Pearson correlation coefficient | 0.0515 | 0.1096 | 0.0541 | 0.1328 |

Spearman correlation coefficient | 0.1291 | 0.1506 | 0.2068 | 0.2309 |

Mean square error (MSE) | 0.0121 | 0.0527 | 0.0083 | 0.0020 |

Mean absolute difference (MAD) | 0.0655 | 0.2396 | 0.0563 | 0.0351 |

Mean relative absolute difference (MRAD) | 0.8819 | 2.0876 | 0.6075 | 0.5554 |

Rank statistics | 0.0872 | 0.1622 | 0.0688 | 0.0178 |

Correlation coefficients close to 1 indicate that BRFSS prevalence estimates and county-level estimates have a high linear correlation, thus producing valid and precise estimates. MSE, MAD, MRAD, and rank statistics close to 0 indicate little discrepancy with county-level estimates.

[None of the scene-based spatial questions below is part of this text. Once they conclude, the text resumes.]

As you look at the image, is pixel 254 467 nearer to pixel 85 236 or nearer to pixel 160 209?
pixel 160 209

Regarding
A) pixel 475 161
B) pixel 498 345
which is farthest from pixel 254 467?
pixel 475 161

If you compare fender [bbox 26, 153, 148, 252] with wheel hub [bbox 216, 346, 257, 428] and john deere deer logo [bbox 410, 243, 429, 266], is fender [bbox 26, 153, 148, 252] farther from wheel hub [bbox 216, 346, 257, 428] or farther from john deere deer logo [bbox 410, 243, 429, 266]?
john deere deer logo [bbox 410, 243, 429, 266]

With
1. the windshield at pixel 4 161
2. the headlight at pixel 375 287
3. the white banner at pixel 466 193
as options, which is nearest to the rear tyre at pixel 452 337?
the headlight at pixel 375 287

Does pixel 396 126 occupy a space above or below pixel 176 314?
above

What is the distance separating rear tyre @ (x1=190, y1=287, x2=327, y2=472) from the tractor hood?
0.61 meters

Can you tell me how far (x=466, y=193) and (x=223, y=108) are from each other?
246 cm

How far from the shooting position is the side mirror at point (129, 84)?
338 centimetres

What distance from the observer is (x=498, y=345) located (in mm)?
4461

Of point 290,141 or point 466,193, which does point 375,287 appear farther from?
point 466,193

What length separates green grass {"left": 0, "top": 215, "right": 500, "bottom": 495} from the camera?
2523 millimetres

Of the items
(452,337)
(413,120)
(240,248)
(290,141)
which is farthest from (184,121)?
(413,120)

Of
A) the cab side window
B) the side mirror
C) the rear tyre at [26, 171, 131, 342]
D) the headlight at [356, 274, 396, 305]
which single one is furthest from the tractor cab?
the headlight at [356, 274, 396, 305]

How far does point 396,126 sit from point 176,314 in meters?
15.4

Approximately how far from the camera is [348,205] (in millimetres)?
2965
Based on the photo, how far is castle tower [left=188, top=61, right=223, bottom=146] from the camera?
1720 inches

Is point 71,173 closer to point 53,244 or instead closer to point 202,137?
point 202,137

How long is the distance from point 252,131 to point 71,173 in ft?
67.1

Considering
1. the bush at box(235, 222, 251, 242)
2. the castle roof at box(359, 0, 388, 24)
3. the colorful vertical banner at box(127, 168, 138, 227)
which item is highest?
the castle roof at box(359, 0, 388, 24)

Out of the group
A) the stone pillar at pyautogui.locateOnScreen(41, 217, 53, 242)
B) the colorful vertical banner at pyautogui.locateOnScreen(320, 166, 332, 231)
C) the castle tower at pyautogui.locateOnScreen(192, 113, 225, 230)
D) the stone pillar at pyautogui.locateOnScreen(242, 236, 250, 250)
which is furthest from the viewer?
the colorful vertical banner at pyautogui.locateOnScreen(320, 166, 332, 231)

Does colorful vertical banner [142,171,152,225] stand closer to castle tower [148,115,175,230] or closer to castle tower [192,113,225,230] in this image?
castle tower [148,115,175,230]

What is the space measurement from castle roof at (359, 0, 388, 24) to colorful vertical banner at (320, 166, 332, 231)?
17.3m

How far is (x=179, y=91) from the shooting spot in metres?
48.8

Discrepancy Statistics Comparing 2003 Behavioral Risk Factor Surveillance System (BRFSS) Estimates and 2003 County-Level Estimates for Prevalence of Hypertension

Direct | Spatial Smoothing | Synthetic | Regression | |
---|---|---|---|---|

Pearson correlation coefficient | 0.0599 | 0.1984 | −0.0525 | 0.0573 |

Spearman correlation coefficient | 0.0913 | 0.1294 | −0.0731 | 0.2153 |

Mean square error (MSE) | 0.0466 | 0.1046 | 0.0386 | 0.0315 |

Mean absolute difference (MAD) | 0.1382 | 0.2396 | 0.1987 | 0.1654 |

Mean relative absolute difference (MRAD) | 0.4809 | 0.8327 | 0.2720 | 0.2067 |

Rank statistics | 0.1805 | 0.2601 | 0.0965 | 0.0535 |

Correlation coefficients close to 1 indicate that BRFSS prevalence estimates and county-level estimates have a high linear correlation, thus producing valid and precise estimates. MSE, MAD, MRAD, and rank statistics close to 0 indicate little discrepancy with county-level estimates.